# WRITTEN PROBLEM:
Beginning with the line containing "Is tree at locate(205, 285, 236, 315)" and ending with the last line, repeat the records exactly.
_ _ _ _ _
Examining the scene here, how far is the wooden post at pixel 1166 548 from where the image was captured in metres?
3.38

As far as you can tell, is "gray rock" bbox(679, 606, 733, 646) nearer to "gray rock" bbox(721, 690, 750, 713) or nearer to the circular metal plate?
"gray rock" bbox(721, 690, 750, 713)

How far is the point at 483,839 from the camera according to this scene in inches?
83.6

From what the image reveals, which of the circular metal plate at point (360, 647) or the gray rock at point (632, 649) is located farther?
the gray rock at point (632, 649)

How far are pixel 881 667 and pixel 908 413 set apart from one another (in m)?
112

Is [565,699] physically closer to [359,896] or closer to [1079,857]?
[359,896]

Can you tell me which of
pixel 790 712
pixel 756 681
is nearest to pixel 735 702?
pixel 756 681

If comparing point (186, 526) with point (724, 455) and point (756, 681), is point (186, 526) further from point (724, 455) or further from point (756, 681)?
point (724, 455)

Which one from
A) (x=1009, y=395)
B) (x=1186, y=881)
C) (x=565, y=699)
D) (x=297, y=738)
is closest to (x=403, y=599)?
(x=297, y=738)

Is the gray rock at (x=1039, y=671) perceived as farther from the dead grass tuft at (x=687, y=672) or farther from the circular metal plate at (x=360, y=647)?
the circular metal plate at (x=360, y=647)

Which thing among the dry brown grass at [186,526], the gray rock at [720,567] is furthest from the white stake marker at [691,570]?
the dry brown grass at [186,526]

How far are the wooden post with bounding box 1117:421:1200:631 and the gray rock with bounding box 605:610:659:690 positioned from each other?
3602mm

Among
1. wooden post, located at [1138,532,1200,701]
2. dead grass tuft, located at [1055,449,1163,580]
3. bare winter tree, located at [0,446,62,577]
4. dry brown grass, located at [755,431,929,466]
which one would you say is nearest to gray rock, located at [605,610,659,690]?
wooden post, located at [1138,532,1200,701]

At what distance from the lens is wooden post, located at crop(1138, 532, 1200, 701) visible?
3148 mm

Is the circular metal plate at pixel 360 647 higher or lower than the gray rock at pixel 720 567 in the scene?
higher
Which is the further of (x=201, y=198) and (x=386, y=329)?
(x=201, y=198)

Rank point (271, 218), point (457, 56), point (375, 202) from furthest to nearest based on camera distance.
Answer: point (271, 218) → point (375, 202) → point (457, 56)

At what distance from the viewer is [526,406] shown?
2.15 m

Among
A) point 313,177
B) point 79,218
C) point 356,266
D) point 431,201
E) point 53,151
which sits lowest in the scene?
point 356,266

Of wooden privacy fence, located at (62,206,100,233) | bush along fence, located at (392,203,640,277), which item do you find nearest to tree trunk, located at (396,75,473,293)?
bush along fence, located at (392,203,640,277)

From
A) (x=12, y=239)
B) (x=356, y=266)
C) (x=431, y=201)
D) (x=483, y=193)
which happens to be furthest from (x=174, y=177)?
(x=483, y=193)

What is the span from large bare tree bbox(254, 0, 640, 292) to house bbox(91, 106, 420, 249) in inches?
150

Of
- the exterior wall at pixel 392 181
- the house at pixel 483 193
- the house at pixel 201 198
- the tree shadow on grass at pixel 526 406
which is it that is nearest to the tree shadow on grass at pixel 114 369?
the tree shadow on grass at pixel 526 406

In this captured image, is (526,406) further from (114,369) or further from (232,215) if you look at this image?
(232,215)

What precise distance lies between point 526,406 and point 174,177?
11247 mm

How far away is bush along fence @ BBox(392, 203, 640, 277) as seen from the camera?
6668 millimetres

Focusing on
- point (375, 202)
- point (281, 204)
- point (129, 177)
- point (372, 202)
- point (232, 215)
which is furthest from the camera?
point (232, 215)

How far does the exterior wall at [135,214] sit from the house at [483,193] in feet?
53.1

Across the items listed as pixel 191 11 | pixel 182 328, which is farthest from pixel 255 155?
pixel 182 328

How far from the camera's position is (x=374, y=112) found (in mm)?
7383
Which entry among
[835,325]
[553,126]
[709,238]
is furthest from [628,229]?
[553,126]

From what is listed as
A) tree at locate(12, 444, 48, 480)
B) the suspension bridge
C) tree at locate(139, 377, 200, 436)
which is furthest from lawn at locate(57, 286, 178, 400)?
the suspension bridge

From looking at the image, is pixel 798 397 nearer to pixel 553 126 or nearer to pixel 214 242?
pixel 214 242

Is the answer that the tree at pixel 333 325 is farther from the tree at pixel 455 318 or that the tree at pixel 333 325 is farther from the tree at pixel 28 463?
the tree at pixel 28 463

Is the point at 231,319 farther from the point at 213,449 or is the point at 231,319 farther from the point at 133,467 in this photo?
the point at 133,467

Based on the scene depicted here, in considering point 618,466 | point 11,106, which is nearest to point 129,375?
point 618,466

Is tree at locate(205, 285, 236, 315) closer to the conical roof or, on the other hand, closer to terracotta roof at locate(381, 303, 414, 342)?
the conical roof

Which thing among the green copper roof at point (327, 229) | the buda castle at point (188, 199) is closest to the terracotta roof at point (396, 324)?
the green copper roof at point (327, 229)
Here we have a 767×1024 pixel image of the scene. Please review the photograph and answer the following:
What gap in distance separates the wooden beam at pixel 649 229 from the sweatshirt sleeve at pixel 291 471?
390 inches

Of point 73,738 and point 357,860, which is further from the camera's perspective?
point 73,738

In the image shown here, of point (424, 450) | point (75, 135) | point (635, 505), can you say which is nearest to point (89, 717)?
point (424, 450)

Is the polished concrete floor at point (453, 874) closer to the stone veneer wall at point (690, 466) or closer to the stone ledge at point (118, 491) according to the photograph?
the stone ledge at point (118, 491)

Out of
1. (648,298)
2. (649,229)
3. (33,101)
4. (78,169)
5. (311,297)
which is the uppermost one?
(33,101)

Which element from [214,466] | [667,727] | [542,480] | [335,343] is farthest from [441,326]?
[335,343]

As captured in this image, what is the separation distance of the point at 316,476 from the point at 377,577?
_ _ _ _ _
# RESPONSE:
Is tree at locate(205, 285, 236, 315) closer to the conical roof or, on the other hand, closer to terracotta roof at locate(381, 303, 414, 342)?
the conical roof

Which thing among the green copper roof at point (327, 229) | the buda castle at point (188, 199) is closest to the terracotta roof at point (396, 324)?
the green copper roof at point (327, 229)
Here we have a 767×1024 pixel image of the scene. Please review the photograph and answer the following:
What gap in distance separates the wooden beam at pixel 649 229 from the sweatshirt sleeve at pixel 291 471?
390 inches

Of point 73,738 and point 357,860, which is further from the camera's perspective?
point 73,738

In the image shown here, of point (424, 450) | point (75, 135) | point (635, 505), can you say which is nearest to point (89, 717)?
point (424, 450)

Is the polished concrete floor at point (453, 874) closer to the stone veneer wall at point (690, 466) or closer to the stone ledge at point (118, 491) according to the photograph?
the stone ledge at point (118, 491)

Out of
1. (648,298)
2. (649,229)
3. (33,101)
4. (78,169)
5. (311,297)
which is the uppermost one?
(33,101)

Which element from [214,466] | [667,727] | [542,480] | [335,343] is farthest from [441,326]?
[335,343]

As captured in this image, what is the separation distance of the point at 316,476 from the point at 377,577?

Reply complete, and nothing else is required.